--- START ---
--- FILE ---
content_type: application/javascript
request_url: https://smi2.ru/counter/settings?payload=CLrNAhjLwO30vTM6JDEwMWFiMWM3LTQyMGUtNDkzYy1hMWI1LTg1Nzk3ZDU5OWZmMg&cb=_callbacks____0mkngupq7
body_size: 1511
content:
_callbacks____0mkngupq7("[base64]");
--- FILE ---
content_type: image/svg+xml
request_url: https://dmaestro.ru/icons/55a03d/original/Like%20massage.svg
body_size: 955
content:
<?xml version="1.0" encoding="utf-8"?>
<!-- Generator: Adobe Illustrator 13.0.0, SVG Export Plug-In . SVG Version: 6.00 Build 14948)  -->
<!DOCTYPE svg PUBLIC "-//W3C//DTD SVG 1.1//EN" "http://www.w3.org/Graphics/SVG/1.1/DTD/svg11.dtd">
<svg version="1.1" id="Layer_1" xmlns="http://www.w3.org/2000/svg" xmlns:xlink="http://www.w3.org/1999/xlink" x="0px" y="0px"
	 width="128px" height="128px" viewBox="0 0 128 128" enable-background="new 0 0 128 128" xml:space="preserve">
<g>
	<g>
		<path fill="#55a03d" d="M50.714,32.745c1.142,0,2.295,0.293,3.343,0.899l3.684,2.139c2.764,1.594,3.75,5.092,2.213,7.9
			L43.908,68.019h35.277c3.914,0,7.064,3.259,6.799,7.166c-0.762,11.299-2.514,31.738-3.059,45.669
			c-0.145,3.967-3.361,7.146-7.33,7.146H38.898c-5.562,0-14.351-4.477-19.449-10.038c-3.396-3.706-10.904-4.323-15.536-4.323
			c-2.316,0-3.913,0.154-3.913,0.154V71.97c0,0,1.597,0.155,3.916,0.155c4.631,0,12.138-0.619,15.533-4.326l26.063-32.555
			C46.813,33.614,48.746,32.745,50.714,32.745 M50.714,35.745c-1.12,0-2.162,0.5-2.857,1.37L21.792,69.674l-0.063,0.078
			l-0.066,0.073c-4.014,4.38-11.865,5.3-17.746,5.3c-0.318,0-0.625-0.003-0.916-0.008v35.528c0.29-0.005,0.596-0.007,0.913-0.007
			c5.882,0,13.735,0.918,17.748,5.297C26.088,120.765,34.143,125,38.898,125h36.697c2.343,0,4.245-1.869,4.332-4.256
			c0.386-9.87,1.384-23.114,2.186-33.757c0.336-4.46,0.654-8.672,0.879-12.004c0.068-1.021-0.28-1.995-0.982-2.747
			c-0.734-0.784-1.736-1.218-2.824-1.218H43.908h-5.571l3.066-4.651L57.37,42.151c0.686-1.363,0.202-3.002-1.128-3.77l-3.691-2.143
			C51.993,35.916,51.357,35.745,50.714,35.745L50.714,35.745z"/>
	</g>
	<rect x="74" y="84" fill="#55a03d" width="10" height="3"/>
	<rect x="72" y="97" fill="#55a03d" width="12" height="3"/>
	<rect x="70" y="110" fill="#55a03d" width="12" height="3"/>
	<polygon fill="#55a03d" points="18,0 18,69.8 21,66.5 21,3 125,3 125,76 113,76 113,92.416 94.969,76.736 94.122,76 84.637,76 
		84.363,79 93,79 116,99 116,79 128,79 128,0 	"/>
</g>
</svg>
--- END ---
EXERCISE REQUIREMENTS: All of the entries above need to be reproduced exactly.

FINISHED EXERCISE:
--- FILE ---
content_type: application/javascript
request_url: https://smi2.ru/counter/settings?payload=CLrNAhjLwO30vTM6JDEwMWFiMWM3LTQyMGUtNDkzYy1hMWI1LTg1Nzk3ZDU5OWZmMg&cb=_callbacks____0mkngupq7
body_size: 1511
content:
_callbacks____0mkngupq7("[base64]");
--- FILE ---
content_type: image/svg+xml
request_url: https://dmaestro.ru/icons/55a03d/original/Like%20massage.svg
body_size: 955
content:
<?xml version="1.0" encoding="utf-8"?>
<!-- Generator: Adobe Illustrator 13.0.0, SVG Export Plug-In . SVG Version: 6.00 Build 14948)  -->
<!DOCTYPE svg PUBLIC "-//W3C//DTD SVG 1.1//EN" "http://www.w3.org/Graphics/SVG/1.1/DTD/svg11.dtd">
<svg version="1.1" id="Layer_1" xmlns="http://www.w3.org/2000/svg" xmlns:xlink="http://www.w3.org/1999/xlink" x="0px" y="0px"
	 width="128px" height="128px" viewBox="0 0 128 128" enable-background="new 0 0 128 128" xml:space="preserve">
<g>
	<g>
		<path fill="#55a03d" d="M50.714,32.745c1.142,0,2.295,0.293,3.343,0.899l3.684,2.139c2.764,1.594,3.75,5.092,2.213,7.9
			L43.908,68.019h35.277c3.914,0,7.064,3.259,6.799,7.166c-0.762,11.299-2.514,31.738-3.059,45.669
			c-0.145,3.967-3.361,7.146-7.33,7.146H38.898c-5.562,0-14.351-4.477-19.449-10.038c-3.396-3.706-10.904-4.323-15.536-4.323
			c-2.316,0-3.913,0.154-3.913,0.154V71.97c0,0,1.597,0.155,3.916,0.155c4.631,0,12.138-0.619,15.533-4.326l26.063-32.555
			C46.813,33.614,48.746,32.745,50.714,32.745 M50.714,35.745c-1.12,0-2.162,0.5-2.857,1.37L21.792,69.674l-0.063,0.078
			l-0.066,0.073c-4.014,4.38-11.865,5.3-17.746,5.3c-0.318,0-0.625-0.003-0.916-0.008v35.528c0.29-0.005,0.596-0.007,0.913-0.007
			c5.882,0,13.735,0.918,17.748,5.297C26.088,120.765,34.143,125,38.898,125h36.697c2.343,0,4.245-1.869,4.332-4.256
			c0.386-9.87,1.384-23.114,2.186-33.757c0.336-4.46,0.654-8.672,0.879-12.004c0.068-1.021-0.28-1.995-0.982-2.747
			c-0.734-0.784-1.736-1.218-2.824-1.218H43.908h-5.571l3.066-4.651L57.37,42.151c0.686-1.363,0.202-3.002-1.128-3.77l-3.691-2.143
			C51.993,35.916,51.357,35.745,50.714,35.745L50.714,35.745z"/>
	</g>
	<rect x="74" y="84" fill="#55a03d" width="10" height="3"/>
	<rect x="72" y="97" fill="#55a03d" width="12" height="3"/>
	<rect x="70" y="110" fill="#55a03d" width="12" height="3"/>
	<polygon fill="#55a03d" points="18,0 18,69.8 21,66.5 21,3 125,3 125,76 113,76 113,92.416 94.969,76.736 94.122,76 84.637,76 
		84.363,79 93,79 116,99 116,79 128,79 128,0 	"/>
</g>
</svg>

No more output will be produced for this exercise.